• _Task requirements_
The full listing is to be returned exactly as given, but without pictures.

• _Excerpted records_

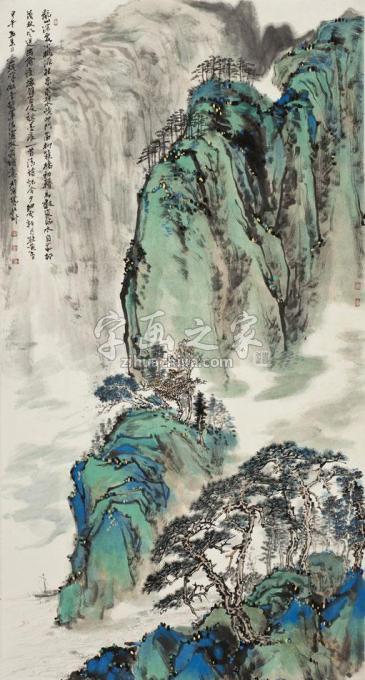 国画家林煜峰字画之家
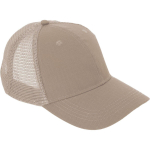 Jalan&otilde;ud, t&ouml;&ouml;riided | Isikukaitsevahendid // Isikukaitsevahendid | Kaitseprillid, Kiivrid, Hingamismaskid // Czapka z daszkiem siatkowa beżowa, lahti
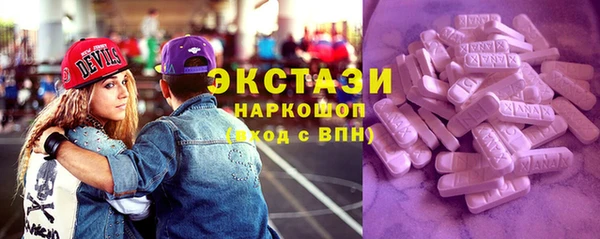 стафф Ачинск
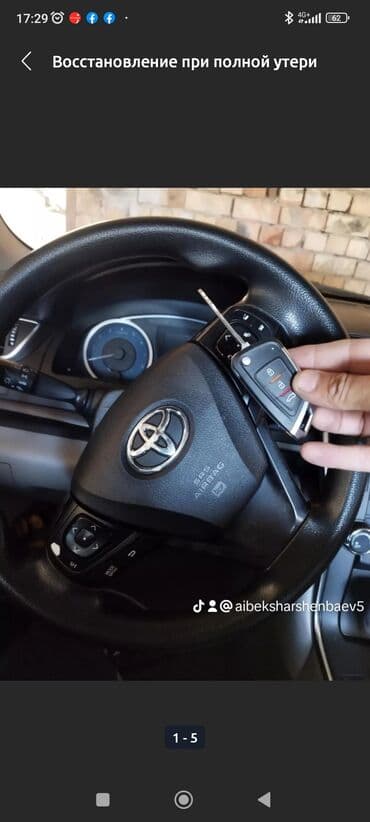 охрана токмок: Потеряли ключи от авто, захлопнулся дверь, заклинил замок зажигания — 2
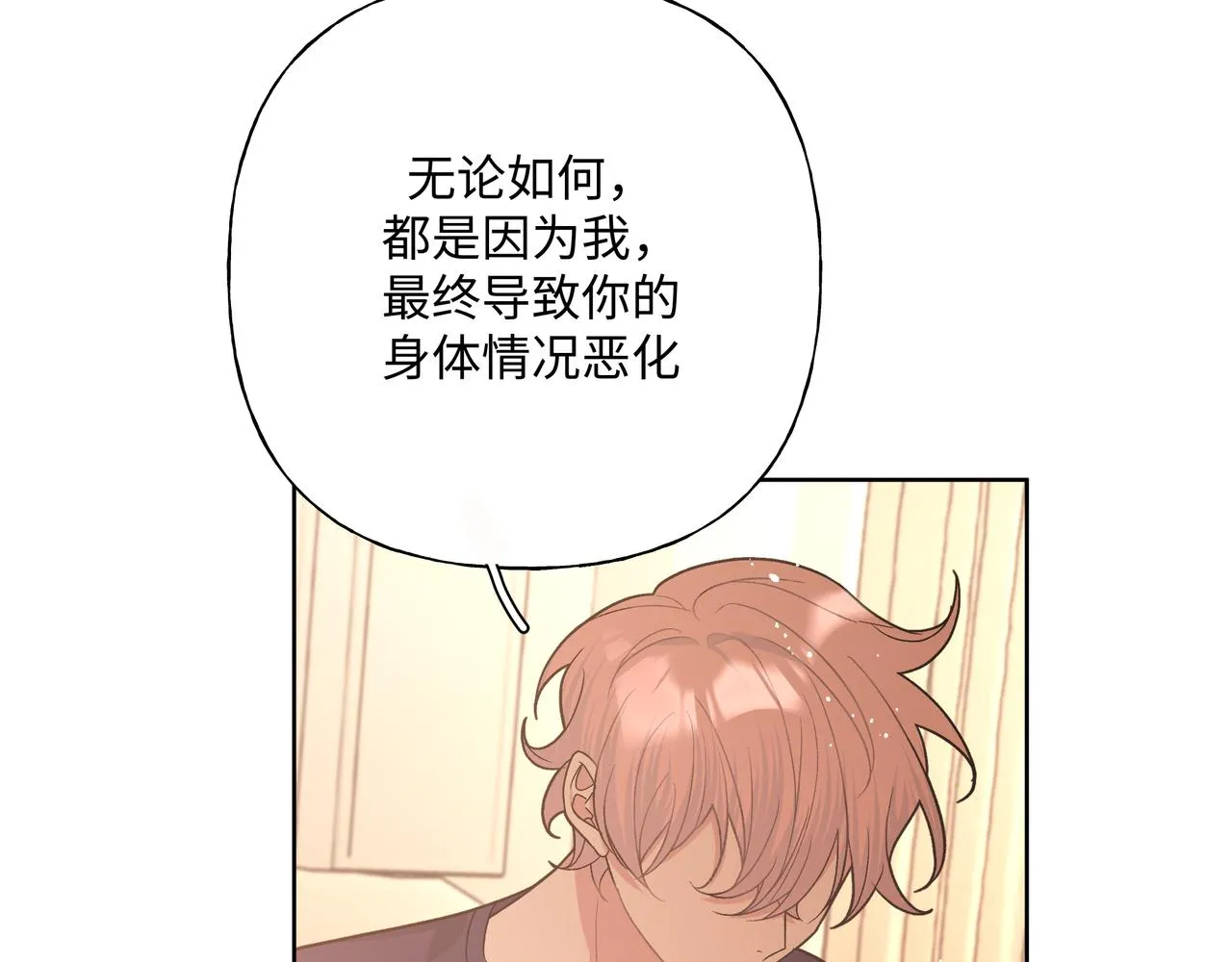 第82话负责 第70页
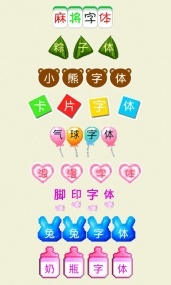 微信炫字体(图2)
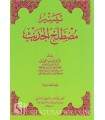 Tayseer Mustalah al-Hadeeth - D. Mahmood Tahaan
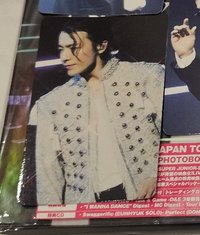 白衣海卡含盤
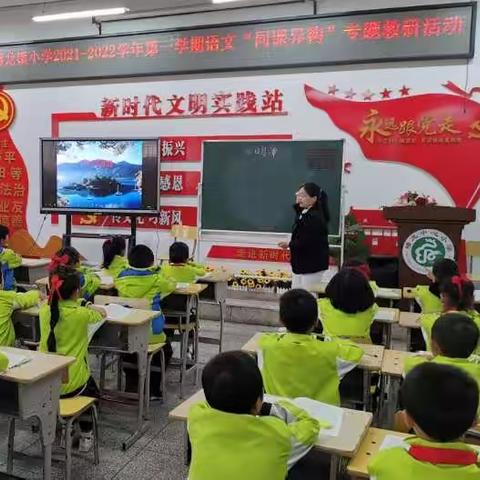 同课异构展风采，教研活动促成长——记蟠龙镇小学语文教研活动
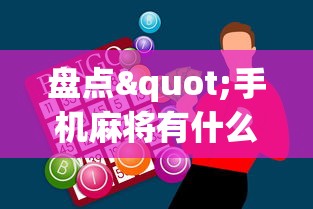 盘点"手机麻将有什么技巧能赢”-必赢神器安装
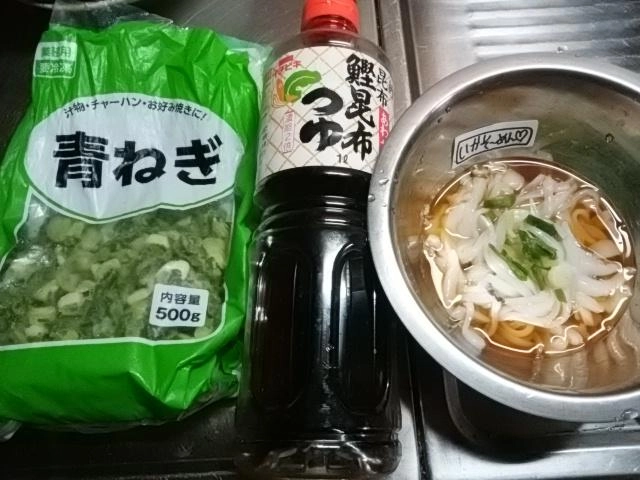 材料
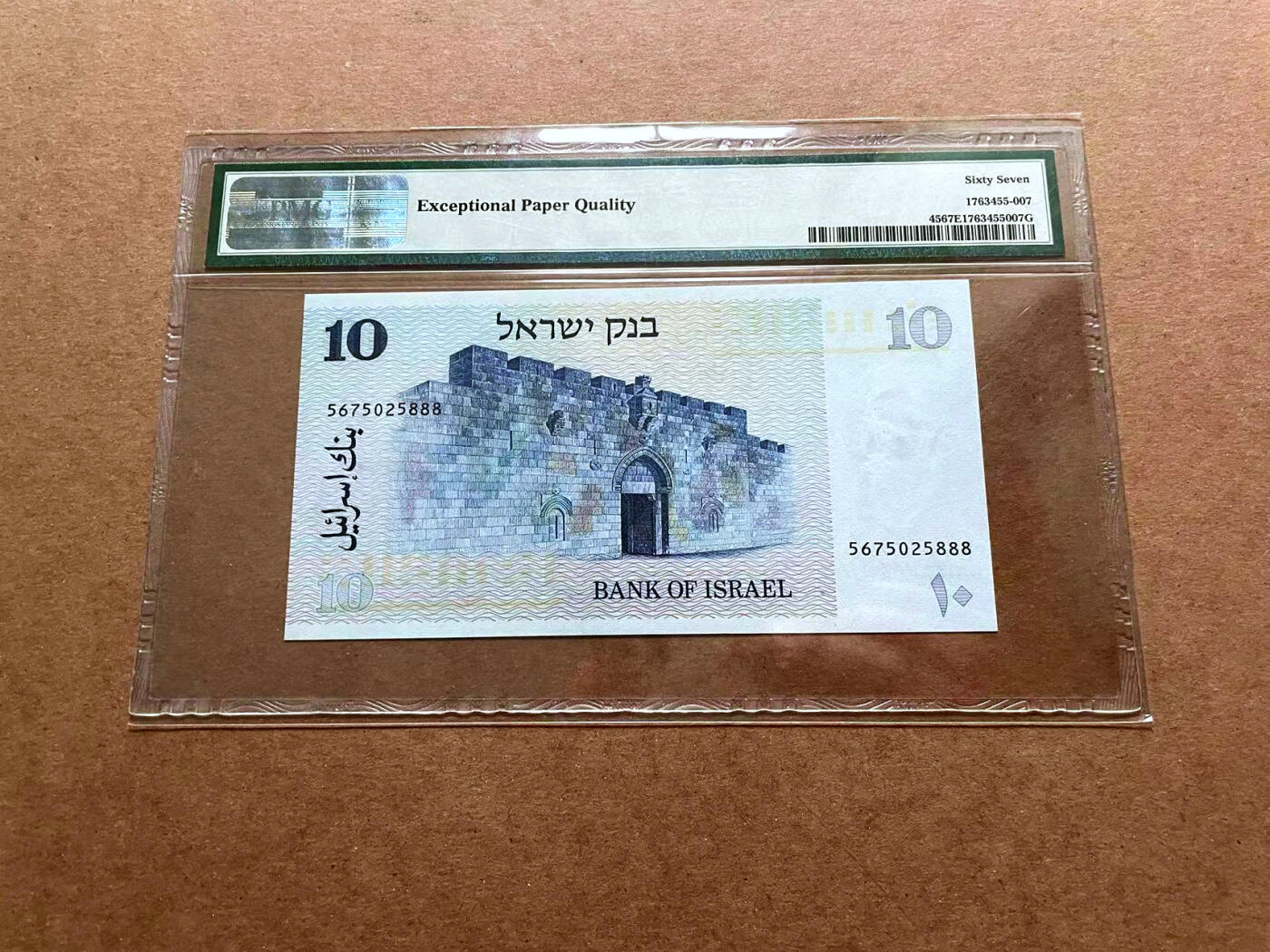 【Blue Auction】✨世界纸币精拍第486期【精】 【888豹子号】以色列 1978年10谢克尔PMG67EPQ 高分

• _Answer space_
 国画家林煜峰字画之家
 Jalan&otilde;ud, t&ouml;&ouml;riided | Isikukaitsevahendid // Isikukaitsevahendid | Kaitseprillid, Kiivrid, Hingamismaskid // Czapka z daszkiem siatkowa beżowa, lahti
 стафф Ачинск
 охрана токмок: Потеряли ключи от авто, захлопнулся дверь, заклинил замок зажигания — 2
 第82话负责 第70页
 微信炫字体(图2)
 Tayseer Mustalah al-Hadeeth - D. Mahmood Tahaan
 白衣海卡含盤
 同课异构展风采，教研活动促成长——记蟠龙镇小学语文教研活动
 盘点"手机麻将有什么技巧能赢”-必赢神器安装
 材料
 【Blue Auction】✨世界纸币精拍第486期【精】 【888豹子号】以色列 1978年10谢克尔PMG67EPQ 高分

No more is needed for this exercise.